Cornish isn’t overburdened with commercial enterprises, and town ownership would take the store off the tax rolls.

“Certainly that would be a factor,” Dillon Gallagher, a newly elected Selectboard member, said in a phone interview. But only one factor among many others, he noted.

“I think it’s wide open right now,” he said. “It could be a great opportunity. It’s a very generous offer. But nobody knows anything yet.”

For her part, O’Neill would like to see the store become a gathering place for the community. It has a long porch facing a triangular patch of lawn across the road.

“Taking the library that’s there and making the general store building into the Cornish library and community center, because it’s so large, could be a wonderful asset to this community,” she told the Selectboard on Monday.

During her ownership she has updated the septic, put in a new well and paved the parking lot. She also noted that the apartment rents more than cover the building’s tax bill.

O’Neill is probably best known for her marriage to J.D. Salinger, the celebrated writer who died in 2010. He had moved to Cornish in 1953 and she has lived in town for 33 years.
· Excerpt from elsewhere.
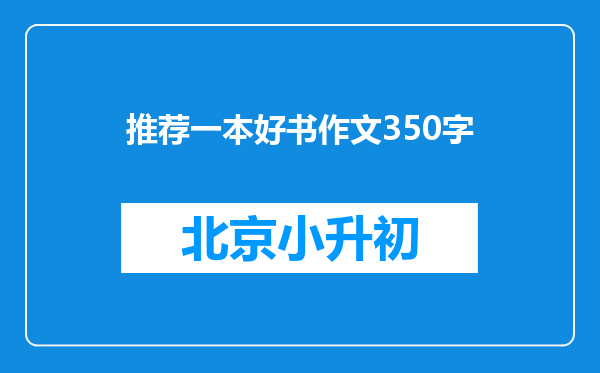 推荐一本好书作文350字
The power of his work and his reclusiveness have inspired a devoted following that sometimes crosses the line into intrusiveness, and Cornish residents are famous for misdirecting people who were searching for him.

To her fellow Cornish residents, O’Neill is better known for her generosity to the town. Among other good works, she started Connect Cornish, a town email newsletter; helped with the restoration of the Meetinghouse, a stone’s throw from the store; has been active with the Cornish Fair; and maintains walking trails for town residents, in addition to trying to get the store going again.

“I really love this community,” she said. “I would say it’s a remarkable place.”

In 2019, O’Neill needed to get the store cleaned up. She could have paid someone to do it, but instead asked people in town for help. Thirty people showed up with buckets and mops and brooms, she said. They cleaned, but also caught up over coffee and doughnuts.

“I put the word out and people showed up,” she said. “How fun is that?”